Offener Brief vorgestellt

Der geplante Ausbau der Windenergie im Waldviertel sorgt derzeit für viele Diskussionen. Als Gegengewicht dazu präsentierte die Gruppe ein positives Zukunftsbild der Windkraft im Waldviertel, wofür sie gemeinsam mit Menschen aus der Region einen offenen Brief verfasst haben. „Stellen wir uns der Zukunft, erzeugen wir unsere Energie selbst und gestalten gemeinsam ein klimafittes Waldviertel!", so der offene Brief.

„Die offensichtlichen, raschen Veränderungen durch die Klimakrise machen mir als Mutter große Sorgen. Wenn mich meine Kinder einmal fragen, möchte ich ihnen sagen können, dass ich mich dafür eingesetzt habe, dass ihre Zukunft lebenswert bleibt. Windräder sind Teil der Lösung. Deshalb engagiere ich mich dafür”, so Sarah Hurt-Dollensky, Lehrerin an der HAK Waidhofen.

Sie selbst gibt zu, dass die SIchtbarkeit der Anlagen einen Einfluss auf das Landschaftbild haben wird. "Der Ausbau ist trotzdem der richtige Weg.
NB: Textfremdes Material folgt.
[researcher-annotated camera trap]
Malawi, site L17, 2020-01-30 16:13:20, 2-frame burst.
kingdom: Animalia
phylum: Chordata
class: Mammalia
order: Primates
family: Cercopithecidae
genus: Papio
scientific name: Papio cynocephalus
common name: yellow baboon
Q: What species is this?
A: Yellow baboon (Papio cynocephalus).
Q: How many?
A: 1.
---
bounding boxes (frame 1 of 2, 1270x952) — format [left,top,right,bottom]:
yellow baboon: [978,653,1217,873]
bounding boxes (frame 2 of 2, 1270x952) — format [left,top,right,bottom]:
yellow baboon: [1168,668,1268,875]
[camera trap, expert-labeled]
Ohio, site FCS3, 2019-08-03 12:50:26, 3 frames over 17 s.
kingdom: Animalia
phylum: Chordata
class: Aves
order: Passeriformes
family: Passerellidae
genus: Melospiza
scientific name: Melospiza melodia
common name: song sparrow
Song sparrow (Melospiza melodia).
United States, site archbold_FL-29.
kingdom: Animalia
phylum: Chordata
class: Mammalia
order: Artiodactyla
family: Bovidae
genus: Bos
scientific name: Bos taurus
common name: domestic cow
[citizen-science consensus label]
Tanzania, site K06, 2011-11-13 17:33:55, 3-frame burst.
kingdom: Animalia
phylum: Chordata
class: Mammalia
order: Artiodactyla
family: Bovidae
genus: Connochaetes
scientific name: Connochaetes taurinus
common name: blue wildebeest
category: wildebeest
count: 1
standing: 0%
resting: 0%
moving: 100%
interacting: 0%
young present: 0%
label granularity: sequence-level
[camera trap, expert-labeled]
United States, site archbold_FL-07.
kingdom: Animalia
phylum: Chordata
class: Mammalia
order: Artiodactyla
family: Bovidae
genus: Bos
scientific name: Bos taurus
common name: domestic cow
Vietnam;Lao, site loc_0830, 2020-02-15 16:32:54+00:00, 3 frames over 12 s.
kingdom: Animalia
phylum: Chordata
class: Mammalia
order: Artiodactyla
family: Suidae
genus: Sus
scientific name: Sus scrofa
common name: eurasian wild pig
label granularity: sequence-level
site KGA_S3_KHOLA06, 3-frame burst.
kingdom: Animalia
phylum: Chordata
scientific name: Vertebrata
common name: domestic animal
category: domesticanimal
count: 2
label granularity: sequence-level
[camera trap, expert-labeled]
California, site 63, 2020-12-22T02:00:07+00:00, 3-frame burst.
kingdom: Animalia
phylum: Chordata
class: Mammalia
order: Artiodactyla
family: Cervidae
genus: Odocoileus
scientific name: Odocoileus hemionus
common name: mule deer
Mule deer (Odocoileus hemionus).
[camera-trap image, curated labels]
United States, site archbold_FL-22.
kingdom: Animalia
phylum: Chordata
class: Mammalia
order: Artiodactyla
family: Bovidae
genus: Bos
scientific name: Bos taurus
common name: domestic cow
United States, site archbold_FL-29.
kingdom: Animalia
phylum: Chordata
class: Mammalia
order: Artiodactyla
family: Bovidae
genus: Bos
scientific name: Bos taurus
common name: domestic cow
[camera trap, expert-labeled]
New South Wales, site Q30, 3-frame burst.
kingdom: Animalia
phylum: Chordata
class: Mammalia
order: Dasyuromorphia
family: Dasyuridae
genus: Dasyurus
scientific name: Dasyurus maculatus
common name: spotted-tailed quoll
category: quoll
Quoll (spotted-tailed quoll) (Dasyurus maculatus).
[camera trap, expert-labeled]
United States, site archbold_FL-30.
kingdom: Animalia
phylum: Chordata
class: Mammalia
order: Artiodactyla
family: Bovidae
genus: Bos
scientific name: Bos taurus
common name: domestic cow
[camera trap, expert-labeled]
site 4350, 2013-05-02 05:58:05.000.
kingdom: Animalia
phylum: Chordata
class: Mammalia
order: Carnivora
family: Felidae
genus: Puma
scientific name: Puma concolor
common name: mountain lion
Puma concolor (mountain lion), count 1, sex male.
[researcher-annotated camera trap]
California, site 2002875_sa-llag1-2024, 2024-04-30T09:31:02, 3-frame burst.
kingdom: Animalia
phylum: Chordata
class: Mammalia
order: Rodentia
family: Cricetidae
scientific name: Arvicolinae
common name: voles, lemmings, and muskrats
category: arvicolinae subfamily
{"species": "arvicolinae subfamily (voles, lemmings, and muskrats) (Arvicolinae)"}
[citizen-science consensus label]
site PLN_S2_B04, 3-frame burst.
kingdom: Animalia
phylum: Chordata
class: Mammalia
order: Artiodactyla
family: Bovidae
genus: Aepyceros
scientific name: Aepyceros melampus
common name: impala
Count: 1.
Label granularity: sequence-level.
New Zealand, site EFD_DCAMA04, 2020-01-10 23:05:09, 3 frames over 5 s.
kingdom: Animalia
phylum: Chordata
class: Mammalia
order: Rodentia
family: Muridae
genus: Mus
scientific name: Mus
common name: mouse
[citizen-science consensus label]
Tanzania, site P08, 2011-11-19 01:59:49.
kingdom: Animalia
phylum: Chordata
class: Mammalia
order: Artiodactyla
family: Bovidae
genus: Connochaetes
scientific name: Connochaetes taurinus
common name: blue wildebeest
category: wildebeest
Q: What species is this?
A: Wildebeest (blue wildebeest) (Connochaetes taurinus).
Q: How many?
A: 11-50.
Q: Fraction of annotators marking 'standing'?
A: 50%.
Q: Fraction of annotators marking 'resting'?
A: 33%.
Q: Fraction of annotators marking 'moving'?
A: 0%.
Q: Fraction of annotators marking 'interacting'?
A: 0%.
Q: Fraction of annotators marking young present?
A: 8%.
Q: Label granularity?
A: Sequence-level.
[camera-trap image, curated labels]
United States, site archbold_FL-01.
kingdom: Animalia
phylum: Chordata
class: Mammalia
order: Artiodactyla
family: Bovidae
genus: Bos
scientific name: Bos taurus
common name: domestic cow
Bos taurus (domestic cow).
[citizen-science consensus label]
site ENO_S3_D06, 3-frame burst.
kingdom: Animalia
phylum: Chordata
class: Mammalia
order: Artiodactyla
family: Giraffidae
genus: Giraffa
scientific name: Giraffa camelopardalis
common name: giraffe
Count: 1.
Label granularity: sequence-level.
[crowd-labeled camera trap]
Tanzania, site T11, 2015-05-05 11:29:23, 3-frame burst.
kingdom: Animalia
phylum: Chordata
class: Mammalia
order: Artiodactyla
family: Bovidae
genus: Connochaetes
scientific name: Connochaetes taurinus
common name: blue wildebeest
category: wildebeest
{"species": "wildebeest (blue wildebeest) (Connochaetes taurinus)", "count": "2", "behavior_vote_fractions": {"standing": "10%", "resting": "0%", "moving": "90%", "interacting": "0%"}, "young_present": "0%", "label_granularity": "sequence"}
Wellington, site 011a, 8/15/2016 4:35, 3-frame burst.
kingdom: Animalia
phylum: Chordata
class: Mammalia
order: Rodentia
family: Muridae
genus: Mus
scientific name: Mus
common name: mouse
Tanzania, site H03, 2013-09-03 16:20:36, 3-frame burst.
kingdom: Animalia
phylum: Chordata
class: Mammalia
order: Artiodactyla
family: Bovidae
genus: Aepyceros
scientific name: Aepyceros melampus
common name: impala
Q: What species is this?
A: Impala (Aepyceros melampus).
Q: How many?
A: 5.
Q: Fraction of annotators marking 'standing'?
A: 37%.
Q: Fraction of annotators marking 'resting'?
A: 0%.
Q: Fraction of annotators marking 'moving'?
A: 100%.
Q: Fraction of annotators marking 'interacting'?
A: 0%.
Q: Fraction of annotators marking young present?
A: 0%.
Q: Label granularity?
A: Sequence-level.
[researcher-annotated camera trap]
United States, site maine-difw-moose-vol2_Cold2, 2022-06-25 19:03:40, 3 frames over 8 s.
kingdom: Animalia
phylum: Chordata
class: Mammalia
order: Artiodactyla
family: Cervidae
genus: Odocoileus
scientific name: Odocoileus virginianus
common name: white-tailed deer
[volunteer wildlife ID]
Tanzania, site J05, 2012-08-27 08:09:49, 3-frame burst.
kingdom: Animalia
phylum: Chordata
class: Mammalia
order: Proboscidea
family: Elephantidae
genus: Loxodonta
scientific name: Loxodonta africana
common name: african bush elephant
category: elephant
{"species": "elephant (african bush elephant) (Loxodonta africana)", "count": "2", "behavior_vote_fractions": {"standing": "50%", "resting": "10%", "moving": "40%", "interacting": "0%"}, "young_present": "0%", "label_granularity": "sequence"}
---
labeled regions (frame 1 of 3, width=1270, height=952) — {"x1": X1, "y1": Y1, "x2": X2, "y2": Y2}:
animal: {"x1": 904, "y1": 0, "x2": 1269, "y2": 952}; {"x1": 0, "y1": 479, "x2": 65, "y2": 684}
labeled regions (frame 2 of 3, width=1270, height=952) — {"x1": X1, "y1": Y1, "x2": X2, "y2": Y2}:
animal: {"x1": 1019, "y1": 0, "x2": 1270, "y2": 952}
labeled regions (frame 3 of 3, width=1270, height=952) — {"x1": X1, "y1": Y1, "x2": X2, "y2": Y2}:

Zu viel hat sich schon in meinen Lebenszeit radikal verändert - die Klimakrise ist überall sichtbar. Deshalb müssen wir Energie CO2-neutral produzieren. Es braucht alle um den Umstieg gemeinsam zu schaffen!"

Weitere Infos geplant

Den Abschluss der Pressekonferenz bildeten Fragen aus dem Publikum, die sich mit den Themen Bürgerbeteiligung an Projekten (mittels Energiegemeinsschaft Thayatal), Biodiversität und dem Mythos der Grundwasserverseuchung durch Windrärder widmeten.

Es wurde auch angekündigt, weitere Informationsveranstaltungen in der Region zu organisieren. Der erste Termin findet am Montag, 4. Dezember um 19 Uhr im Bandlkramer Schlossplatz'l in Groß Siegharts statt.